Editorials, Opinion

Can STEM school make space for arts?

On April 25, the Monongalia County Board of Education hopes to award a contract to build the highly anticipated new STEM school.  

The Renaissance Academy, as it will be called, will focus on science, technology, engineering and math for high schoolers while MTEC will be retooled for middle schoolers. The new STEM-focused school will offer a more hands-on education that should be beneficial for both students looking to directly enter the workforce and students who want to go on to study science, math, and engineering and technology-related fields in college. The proliferation of STEM schools across the country is a paradigm shift that seeks to prepare young people — particularly women and minorities — for careers in these growing industries.  

We think the Renaissance Academy will be a boon for Mon County’s education system and look forward to learning more about plans for the school. We hope that whatever design the BOE chooses, it creates space for the arts as well, perhaps even going as far as making the academy a STEAM school, not just a STEM school. 

“STEAM” adds arts into the science, technology, engineering and math equation. After all, the Renaissance wasn’t just a time of great scientific and technological advancement — it was also a period of revitalization for the arts and humanities. It was the era of such well-known artists as Raphael, Michaelangelo and Leonardo Da Vinci (for whom art and science were interconnected).  
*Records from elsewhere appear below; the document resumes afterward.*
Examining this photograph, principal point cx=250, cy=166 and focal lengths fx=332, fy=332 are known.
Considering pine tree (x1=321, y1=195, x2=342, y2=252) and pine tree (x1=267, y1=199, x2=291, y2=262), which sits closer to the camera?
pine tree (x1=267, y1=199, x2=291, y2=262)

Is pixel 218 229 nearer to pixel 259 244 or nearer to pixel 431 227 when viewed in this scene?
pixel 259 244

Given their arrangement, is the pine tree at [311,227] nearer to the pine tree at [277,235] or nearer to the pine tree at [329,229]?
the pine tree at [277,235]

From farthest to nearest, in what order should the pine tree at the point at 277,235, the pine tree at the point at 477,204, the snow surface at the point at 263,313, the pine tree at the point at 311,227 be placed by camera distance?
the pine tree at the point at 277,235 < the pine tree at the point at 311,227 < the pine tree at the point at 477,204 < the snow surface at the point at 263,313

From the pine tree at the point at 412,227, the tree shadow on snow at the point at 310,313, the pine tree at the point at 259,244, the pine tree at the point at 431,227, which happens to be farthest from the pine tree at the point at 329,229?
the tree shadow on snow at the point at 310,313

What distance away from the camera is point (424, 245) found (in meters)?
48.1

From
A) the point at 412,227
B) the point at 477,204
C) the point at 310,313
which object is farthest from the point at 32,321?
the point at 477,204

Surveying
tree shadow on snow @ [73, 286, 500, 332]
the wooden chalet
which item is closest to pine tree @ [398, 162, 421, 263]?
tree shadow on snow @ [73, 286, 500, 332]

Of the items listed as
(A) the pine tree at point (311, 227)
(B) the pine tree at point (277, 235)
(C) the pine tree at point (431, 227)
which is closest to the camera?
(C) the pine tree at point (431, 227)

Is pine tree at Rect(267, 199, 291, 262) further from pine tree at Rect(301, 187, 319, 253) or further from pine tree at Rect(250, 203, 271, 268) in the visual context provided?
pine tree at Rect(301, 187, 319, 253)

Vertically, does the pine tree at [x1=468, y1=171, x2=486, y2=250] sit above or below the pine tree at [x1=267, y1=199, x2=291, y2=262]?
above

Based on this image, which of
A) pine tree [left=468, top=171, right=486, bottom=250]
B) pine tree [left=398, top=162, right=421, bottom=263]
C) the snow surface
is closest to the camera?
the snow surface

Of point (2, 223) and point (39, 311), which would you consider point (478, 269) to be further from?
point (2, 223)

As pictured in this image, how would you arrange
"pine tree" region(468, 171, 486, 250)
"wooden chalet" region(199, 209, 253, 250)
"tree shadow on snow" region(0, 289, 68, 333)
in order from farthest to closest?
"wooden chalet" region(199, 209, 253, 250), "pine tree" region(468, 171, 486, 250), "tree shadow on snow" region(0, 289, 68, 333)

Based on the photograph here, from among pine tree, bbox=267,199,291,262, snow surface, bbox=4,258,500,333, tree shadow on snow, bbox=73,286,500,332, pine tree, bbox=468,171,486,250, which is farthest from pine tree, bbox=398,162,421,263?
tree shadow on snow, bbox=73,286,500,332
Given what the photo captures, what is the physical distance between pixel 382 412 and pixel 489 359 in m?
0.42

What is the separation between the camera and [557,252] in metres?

For those who may wonder if adding an emphasis on (or at least incorporating) art will make this STEM school just like a regular school: That does not necessarily have to be the case. STEM schools tend to be more hands-on rather than lecture-based and tend to deal in real-world application over straight book learning.  

While arts are often considered ancillary to a standard education, multiple studies going back to the 1980s recognize a correlation between arts education and overall academic achievement. One study published in 2000 found that students who took four or more years of arts-related classes (ranging from music to visual art to dance to arts history/appreciation) scored higher in both the math and verbal portions of the SAT compared to students who took no arts classes. (Arts education was associated with a higher boost in the verbal scores than the math scores.) 

Granted, correlation is not causation. The closest we found to a causal relationship was a trial study focused on K-12 schools in Houston, Texas, from 2019. Some schools received a large influx of funding to restore and improve previously cut arts programs while others initially did not. After two years, the researchers compared the two groups and found that students with more arts opportunities had fewer disciplinary issues, better writing scores and greater compassion for others (measured as being “more interested in how other people feel and more likely to want to help people who are treated badly”).  

A separate 2014 study published in the Journal of Civil Society found “[b]oth audience-based participation in the arts and personal participation in creating art are linked to higher levels of civic engagement, higher levels of social tolerance on some dimensions of the measure and higher levels of other-regarding behaviour.” 

In other words, the arts make students into better people. Focusing solely on STEM may make students more logical thinkers and better problem solvers, but what good are those skills when the emphasis becomes efficiency and profit rather than making the world a better place?  

The role of education is not to make ready-to-go workers, but to help form children into adults who can function in a society. And for that, students need the arts.